Attention now turns to work by EIOPA and the Commission to finalize these implementing measures. Only once all the new rules are in place will (re)insurers be able to assess their level of compliance with the new regime. The Commission has indicated that the delegated acts will not be adopted before Q3 2014 and, therefore, should enter into force beginning 2015. EIOPA will carry out public consultation on the implementing technical standards relevant for the approval processes between April and June 2014 and on the remaining technical standards - between December 2014 and March 2015. The two sets of the draft implementing technical standards should be submitted to the Commission by 31 October 2014 and 30 June 2015 respectively. Thus, (re)insurers will need to work under a rather tight schedule to meet the 2016 deadline. Certain phasing-in measures will apply even earlier, as of April 1, 2015. Additionally, EIOPA intends to supplement the legally binding rules with as many as 36 level 3 guidelines. Two sets of these guidelines are scheduled for publication in February and July 2015.
The Solvency II Directive must be transposed into the national laws and regulations of the 28 EU Member States (and EEA States: Iceland, Liechtenstein and Norway). Although national administrations and supervisors do cooperate closely together through EIOPA and through colleagues, there is still a significant risk that by the deadline (January 31, 2015) (re)insurers may find that Member States have taken different approaches. Despite a much more detailed and EU-wide regime than Solvency I, the risk of national “gold plating” or unilateral interpretation by solo and group supervisors will remain when the new rules become effective in 2016.
Under the new regime, dispute resolution will also be challenging, with more than one EU body empowered to resolve diverging views: both the Commission and EIOPA will have their own set of tools to address any misapplication of EU rules. Although the Commission is the “guardian of the Treaty” with power to initiate infringement proceedings against Member States, EIOPA will also be able to investigate alleged breaches or non-application of Union law.
- A New Provisional Equivalence Regime
During the final round of negotiations on Omnibus II, the EU institutions agreed significant changes to the rules on equivalence. The introduction of the category of “provisional equivalence” for the purposes of solvency calculation and the Solvency II is a noteworthy development.
For a period of ten years (renewable for subsequent periods of ten years), affected (re)insurance groups will be allowed to calculate own funds and solvency capital requirements for their non-EU operations according to the relevant third-country rules even if that jurisdiction has not applied for Solvency II equivalence or would not meet the equivalence standard. As such, this new provisional equivalence regime is relevant for EU groups and EU subgroups of international groups which use the deduction and aggregation method to calculate their group solvency under Solvency II and which have (re)insurance subsidiaries in third countries.

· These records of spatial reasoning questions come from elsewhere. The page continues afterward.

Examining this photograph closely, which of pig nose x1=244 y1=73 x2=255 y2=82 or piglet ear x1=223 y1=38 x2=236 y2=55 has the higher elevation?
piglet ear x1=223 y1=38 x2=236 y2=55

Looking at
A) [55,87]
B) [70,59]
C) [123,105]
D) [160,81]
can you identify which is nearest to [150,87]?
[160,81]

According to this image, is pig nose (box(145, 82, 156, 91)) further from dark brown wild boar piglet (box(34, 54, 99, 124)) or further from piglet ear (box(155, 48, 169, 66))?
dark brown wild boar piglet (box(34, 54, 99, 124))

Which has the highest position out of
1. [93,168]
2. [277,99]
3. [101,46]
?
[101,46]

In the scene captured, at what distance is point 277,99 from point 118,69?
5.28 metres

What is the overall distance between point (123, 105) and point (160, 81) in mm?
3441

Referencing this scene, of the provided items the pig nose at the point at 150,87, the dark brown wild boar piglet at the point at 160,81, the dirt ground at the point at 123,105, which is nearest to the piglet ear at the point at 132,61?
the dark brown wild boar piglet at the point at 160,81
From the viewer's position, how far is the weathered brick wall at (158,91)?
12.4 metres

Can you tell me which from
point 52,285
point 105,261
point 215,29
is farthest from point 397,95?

The Commission and EIOPA will have to demonstrate either that the current solvency regime of the relevant jurisdiction concerned would be capable of meeting full equivalence criteria if such assessment were carried out or, even more tenuously, that such a regime is likely to be adopted by the jurisdiction concerned and applied at an unspecified date in the future. This approach introduces a political choice to the equivalence process as the jurisdiction concerned will not need to take any active steps. This equivalence ‘fiction’ will ensure that EU groups and EU subgroups are not penalized by the Solvency II regime for their foreign operations.
The agreement also finalizes the Solvency II provisions governing full and temporary equivalence. While the full equivalence provisions remain relatively unchanged, the final Omnibus II text contains an important change in the benefits attached to temporary equivalence for group supervision.
Initial texts had provided an option for Member States to rely on third-country group supervision. This was strengthened in the negotiation process and the text now requires Member States to rely on such supervision (with one possible exception, i.e. where an EU (re)insurer within the group has a balance sheet total that exceeds the balance sheet total of its non-EU parent).
The full and temporary equivalence regimes are far from finalized. Omnibus II provides the legal basis for delegated acts which will set out criteria for full equivalence and will further specify criteria for temporary equivalence. Drafts of those texts date back to 2011 and the Commission is likely to review these criteria, at least to reflect Omnibus II.